Cost Optimization Strategies

Unoptimized prompt engineering at scale can cost more than the engineering team that manages it. Cost optimization is not about being cheap — it is about allocating resources intelligently so you can do more with the same budget.

Model Tiering

Not every task requires the most powerful model. Establish tiers:

  • Tier 1 (Frontier models): Complex reasoning, nuanced generation, critical decisions
  • Tier 2 (Mid-range models): Standard generation, classification, structured extraction
  • Tier 3 (Small/fast models): Simple transformations, routing, validation, formatting

Route each task to the cheapest model that meets quality requirements. A classification task that works with a small model should not consume frontier-model tokens.

Caching Strategies

Many prompt workflows include repeated context. Cache aggressively:

  • Prompt prefix caching: When multiple requests share the same system prompt or context, use provider caching features to avoid reprocessing
  • Response caching: Cache outputs for identical or near-identical inputs with a defined TTL
  • Semantic caching: For similar (not identical) queries, return cached responses from semantically close previous queries

Even simple response caching can reduce costs by 30-60% for applications with repetitive query patterns.

Batch Processing

Real-time generation is expensive.
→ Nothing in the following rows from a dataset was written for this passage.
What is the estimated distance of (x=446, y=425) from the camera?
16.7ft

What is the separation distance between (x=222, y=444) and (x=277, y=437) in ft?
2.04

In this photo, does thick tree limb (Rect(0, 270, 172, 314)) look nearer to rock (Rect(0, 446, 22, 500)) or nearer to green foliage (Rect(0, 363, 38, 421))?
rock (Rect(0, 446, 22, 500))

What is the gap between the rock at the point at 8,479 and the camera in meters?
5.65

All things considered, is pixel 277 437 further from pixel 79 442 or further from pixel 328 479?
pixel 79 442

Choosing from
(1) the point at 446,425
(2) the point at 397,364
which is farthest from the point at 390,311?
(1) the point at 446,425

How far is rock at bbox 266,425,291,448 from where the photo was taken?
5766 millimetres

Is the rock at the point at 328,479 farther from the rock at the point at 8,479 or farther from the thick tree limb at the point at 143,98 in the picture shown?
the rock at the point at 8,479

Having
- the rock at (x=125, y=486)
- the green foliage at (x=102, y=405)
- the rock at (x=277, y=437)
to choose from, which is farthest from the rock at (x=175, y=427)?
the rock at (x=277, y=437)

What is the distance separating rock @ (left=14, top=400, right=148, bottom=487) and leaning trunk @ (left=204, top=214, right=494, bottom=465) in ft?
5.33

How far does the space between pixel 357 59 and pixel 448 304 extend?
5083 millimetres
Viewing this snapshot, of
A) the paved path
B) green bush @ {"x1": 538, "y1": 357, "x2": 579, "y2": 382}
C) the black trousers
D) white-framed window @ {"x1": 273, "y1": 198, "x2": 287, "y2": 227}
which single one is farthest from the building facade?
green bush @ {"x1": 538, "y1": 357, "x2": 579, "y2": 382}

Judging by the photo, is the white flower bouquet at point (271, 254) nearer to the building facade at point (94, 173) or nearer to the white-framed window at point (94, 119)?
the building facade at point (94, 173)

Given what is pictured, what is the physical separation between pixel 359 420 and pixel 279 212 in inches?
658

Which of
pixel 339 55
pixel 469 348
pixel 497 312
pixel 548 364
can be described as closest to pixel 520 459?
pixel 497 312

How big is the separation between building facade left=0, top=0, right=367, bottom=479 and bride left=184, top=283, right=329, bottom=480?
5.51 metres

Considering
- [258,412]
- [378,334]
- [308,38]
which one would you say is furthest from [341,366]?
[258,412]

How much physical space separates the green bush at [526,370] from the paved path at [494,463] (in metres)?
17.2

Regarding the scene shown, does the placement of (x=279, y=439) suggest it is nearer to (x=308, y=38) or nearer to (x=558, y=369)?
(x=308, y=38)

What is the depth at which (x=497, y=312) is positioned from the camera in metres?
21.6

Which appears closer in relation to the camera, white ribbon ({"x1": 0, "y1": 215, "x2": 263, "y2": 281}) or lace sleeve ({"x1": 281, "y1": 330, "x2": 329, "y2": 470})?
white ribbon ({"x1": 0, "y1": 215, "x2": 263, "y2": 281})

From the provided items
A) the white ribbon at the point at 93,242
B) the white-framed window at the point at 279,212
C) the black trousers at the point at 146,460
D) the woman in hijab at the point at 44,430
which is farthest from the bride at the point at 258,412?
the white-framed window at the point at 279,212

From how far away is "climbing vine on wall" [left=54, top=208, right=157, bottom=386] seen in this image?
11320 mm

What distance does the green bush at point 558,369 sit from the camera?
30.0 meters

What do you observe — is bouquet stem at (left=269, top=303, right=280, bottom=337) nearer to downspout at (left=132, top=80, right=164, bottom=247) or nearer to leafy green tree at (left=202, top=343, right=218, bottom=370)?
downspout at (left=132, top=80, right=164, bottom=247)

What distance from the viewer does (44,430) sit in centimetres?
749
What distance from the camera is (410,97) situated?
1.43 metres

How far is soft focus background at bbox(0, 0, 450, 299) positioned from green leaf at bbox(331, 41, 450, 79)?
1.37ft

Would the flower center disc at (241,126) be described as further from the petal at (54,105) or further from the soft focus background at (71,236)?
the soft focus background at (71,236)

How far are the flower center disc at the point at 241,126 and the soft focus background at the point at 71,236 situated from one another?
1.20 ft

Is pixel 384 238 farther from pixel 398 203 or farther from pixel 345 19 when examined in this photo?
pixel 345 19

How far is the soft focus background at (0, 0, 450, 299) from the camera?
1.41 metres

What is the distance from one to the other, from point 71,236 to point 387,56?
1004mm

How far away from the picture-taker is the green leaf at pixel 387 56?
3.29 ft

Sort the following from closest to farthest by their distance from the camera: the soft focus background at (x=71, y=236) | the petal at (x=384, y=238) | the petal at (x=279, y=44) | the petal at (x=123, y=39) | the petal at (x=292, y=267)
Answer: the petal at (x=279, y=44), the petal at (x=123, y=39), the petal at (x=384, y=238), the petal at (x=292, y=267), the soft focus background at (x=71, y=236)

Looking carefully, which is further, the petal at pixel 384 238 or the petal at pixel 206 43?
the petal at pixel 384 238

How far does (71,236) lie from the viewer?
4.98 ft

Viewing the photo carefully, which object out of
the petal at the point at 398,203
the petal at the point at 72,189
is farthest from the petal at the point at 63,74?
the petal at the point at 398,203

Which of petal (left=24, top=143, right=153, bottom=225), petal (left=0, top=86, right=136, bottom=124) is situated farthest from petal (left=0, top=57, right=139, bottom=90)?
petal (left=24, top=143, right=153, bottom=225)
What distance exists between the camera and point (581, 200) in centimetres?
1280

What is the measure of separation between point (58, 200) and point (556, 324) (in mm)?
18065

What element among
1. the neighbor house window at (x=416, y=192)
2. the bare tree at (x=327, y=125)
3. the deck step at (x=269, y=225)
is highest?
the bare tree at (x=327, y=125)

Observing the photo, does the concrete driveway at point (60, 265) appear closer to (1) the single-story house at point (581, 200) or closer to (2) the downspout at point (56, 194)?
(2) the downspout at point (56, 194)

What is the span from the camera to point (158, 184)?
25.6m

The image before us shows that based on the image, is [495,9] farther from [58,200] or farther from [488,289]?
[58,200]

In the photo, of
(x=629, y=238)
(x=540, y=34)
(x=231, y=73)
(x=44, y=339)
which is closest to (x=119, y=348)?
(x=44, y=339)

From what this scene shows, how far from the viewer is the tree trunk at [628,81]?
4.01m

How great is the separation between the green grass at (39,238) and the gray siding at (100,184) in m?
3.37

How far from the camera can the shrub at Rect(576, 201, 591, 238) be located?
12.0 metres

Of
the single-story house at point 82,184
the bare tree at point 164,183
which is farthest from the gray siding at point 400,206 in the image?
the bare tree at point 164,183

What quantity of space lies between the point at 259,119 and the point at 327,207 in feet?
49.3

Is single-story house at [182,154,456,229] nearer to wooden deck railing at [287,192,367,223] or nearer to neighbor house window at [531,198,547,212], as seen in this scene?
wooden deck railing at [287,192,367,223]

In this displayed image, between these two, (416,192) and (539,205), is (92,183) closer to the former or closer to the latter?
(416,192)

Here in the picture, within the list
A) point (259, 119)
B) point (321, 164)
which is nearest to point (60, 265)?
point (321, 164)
When latency is not critical, batch requests:

  • Collect non-urgent tasks and process them during off-peak pricing windows
  • Use batch API endpoints that offer reduced pricing for asynchronous processing
  • Aggregate multiple small tasks into single prompts where the model can handle them together

The Model Cascade Pattern

For high-volume applications, implement a cascade:

  1. Attempt the task with the cheapest viable model
  2. Evaluate the output automatically (format check, confidence score, validation rules)
  3. If quality is insufficient, escalate to the next tier
  4. Only use the most expensive model for requests that genuinely require it

This pattern can reduce average cost per request by 40-70% while maintaining quality on the requests that need it most. The key is building reliable automated quality checks that determine when escalation is necessary.